Are the BRICS a coalition, an alliance or a consultation group? Nobody really knows, but commentators in the international media – particularly in Europe and the United States – usually agree that the group is far too diverse to ever agree on anything.
However, over the past two years, the BRICS have slowly, but steadily evolved, deepening cooperation on a remarkable number of levels. The BRICS countries’ ministers of trade, health, agriculture, defense, foreign affairs and finance meet regularly for consultation. The BRICS’ Central Bank Presidents meet to assess the state of the global economy. BRICS’ Presidents meet prior to G20 summits and other important conferences, such as the recent Rio+20. Prior to the yearly leaders’ summits, the BRICS Business Forum brings together leaders from the private sector. A BRICS task force seeks to reduce trade barriers between the BRICS’ economies. Another working group, which just met in Rio de Janeiro, is working on a report that assesses the viability of a BRICS Development Bank, which will be presented at the leaders’ summit in South Africa in March 2013. In addition, think tanks from each BRICS member country organize a yearly academic forum, during which academics and policy analysts produce a series of policy recommendations for their governments.
Over the past years, more than 50 BRICS’ ministerial meetings have taken place all over the world. Assessing the tangible outcomes of these encounters is difficult, but given the considerable opportunity cost they generate, they are proof of the BRICS’ governments’ conviction that closer cooperation will bring real benefits. After all, ministers and heads of government would quickly stop flying around the world to meet their BRICS counterparts if they believed the outfit had no future.

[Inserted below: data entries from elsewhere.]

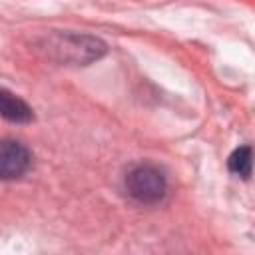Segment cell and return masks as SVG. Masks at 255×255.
I'll return each mask as SVG.
<instances>
[{
    "label": "cell",
    "mask_w": 255,
    "mask_h": 255,
    "mask_svg": "<svg viewBox=\"0 0 255 255\" xmlns=\"http://www.w3.org/2000/svg\"><path fill=\"white\" fill-rule=\"evenodd\" d=\"M0 116L12 124H30L34 120L32 108L6 88H0Z\"/></svg>",
    "instance_id": "4"
},
{
    "label": "cell",
    "mask_w": 255,
    "mask_h": 255,
    "mask_svg": "<svg viewBox=\"0 0 255 255\" xmlns=\"http://www.w3.org/2000/svg\"><path fill=\"white\" fill-rule=\"evenodd\" d=\"M32 163L30 149L18 139H0V179L12 181L22 177Z\"/></svg>",
    "instance_id": "3"
},
{
    "label": "cell",
    "mask_w": 255,
    "mask_h": 255,
    "mask_svg": "<svg viewBox=\"0 0 255 255\" xmlns=\"http://www.w3.org/2000/svg\"><path fill=\"white\" fill-rule=\"evenodd\" d=\"M126 191L131 199L143 205L159 203L167 193L163 171L151 163H137L126 173Z\"/></svg>",
    "instance_id": "2"
},
{
    "label": "cell",
    "mask_w": 255,
    "mask_h": 255,
    "mask_svg": "<svg viewBox=\"0 0 255 255\" xmlns=\"http://www.w3.org/2000/svg\"><path fill=\"white\" fill-rule=\"evenodd\" d=\"M46 50L60 62H72V64H90L94 60H100L106 54V44L100 38L88 36V34H54L46 40Z\"/></svg>",
    "instance_id": "1"
},
{
    "label": "cell",
    "mask_w": 255,
    "mask_h": 255,
    "mask_svg": "<svg viewBox=\"0 0 255 255\" xmlns=\"http://www.w3.org/2000/svg\"><path fill=\"white\" fill-rule=\"evenodd\" d=\"M229 171L243 177V179H249L251 175V147L249 145H241L237 147L231 155H229Z\"/></svg>",
    "instance_id": "5"
}]
</instances>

Yet, is this process of institutionalization sustainable? What exactly do the respective ministers expect from closer cooperation? Certainly the IMF and the G20 are among the most visible platforms where the BRICS have cooperated effectively, as they share common goals, such as shifting the G20’s focus on development and reforming the distribution of voting power in the IMF. The less visible, but certainly no less important work of the BRICS group is probably too technical for many international observers to take notice. Yet those who seek to truly assess whether the BRICS outfit matters or not will have to analyze both the glitz and geopolitical statements at the yearly summits, as well as the results and working papers of the countless meetings of BRICS’ bureaucrats and public policy specialists in the ministries who seek to strengthen intra-BRICS relations.